Takeovers Panel draft Guidance Note – 'Insider participation in control transactions'

In brief: The Takeovers Panel has released a draft Guidance Note and issues paper relating to insider participation in control transactions. Partner Ewen Crouch (view CV) and Lawyers Matthew Ireland and Mark Boyd-Boland, discuss the reasons behind the development of these guidelines, their key points and how bidders and target companies should proceed with takeover negotiations.

How does it affect you?

  • Following significant recent media attention, corporate directors and managers (and their advisers) will be acutely aware of the increased potential for conflicts of interests (or perceived conflicts of interest) to arise where persons with a pre-existing connection to a target company (referred to as insiders in the draft Guidance Note) become associated with a bidder or may benefit if a bid is successful. 
  • Directors and managers of a company which may, or has become, the subject of a takeover offer where an 'insider' is associated with the bidder should have regard to guidelines proposed by the Takeovers Panel, which seek to address the practical issues in the ongoing management of the target company and the response to a proposal in such circumstances, and seeks to maintain the broader purposes of Chapter 6 of the Corporations Act, particularly the maintenance of an efficient, competitive and informed market.
  • In developing and pursuing takeover proposals, acquirors (including private equity groups) should be mindful of the market perception of conflicts of interests and be aware of the framework proposed by the Takeovers Panel in relation to the conduct of takeover negotiations where insiders at the target company are intended to be involved in, or benefit from, a proposal.

Background

Corporate governance has, in recent times, become increasingly focused upon potential conflicts of interest where, in the context of a possible change in control transaction, persons with a pre-existing connection to a target company are, or are perceived to be, associated with the bidder. Some of the key issues to be addressed in such circumstances include the fulfilment of directors' fiduciary duties, the absence of actual or perceived undue influence and the provision of information to the market and rival bidders.

Such issues have attracted significant media attention, particularly in relation to the proposed management buy-out of Alinta, the privatisation of Flight Centre, the Airline Partners Australia takeover bid for Qantas, and the possible buy-out of Multiplex by Brookfield Asset Management and Roberts Family Nominees. These examples, which have each involved private equity, demonstrate the scrutiny directed towards directors and management in such circumstances.

The Takeovers Panel (the Panel) has sought to address these issues in control transactions, and, on 21 February 2007, released the issues paper together with the Guidance Note. The issues paper confirms that one of the Panel's motivations for considering this subject is the growth of private equity takeover bids, however, the Guidance Note specifies that its application is not restricted to private equity bids, with the focus of the Guidance Note being 'participating insiders' generally.

* _STATED EXERCISE_: Echo the stretch of the Takeovers Panel draft guidance text from "In brief: The" through "with takeover negotiations.", word for word.

* _SOURCE DATA_:
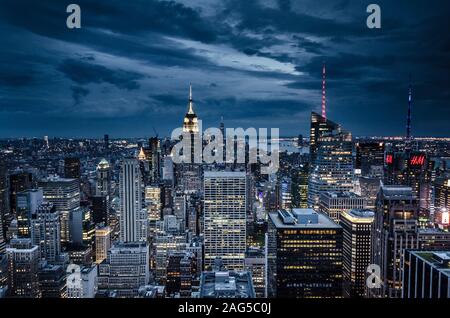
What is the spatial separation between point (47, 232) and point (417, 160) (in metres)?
11.7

* _RESULT OF THIS EXERCISE_:
In brief: The Takeovers Panel has released a draft Guidance Note and issues paper relating to insider participation in control transactions. Partner Ewen Crouch (view CV) and Lawyers Matthew Ireland and Mark Boyd-Boland, discuss the reasons behind the development of these guidelines, their key points and how bidders and target companies should proceed with takeover negotiations.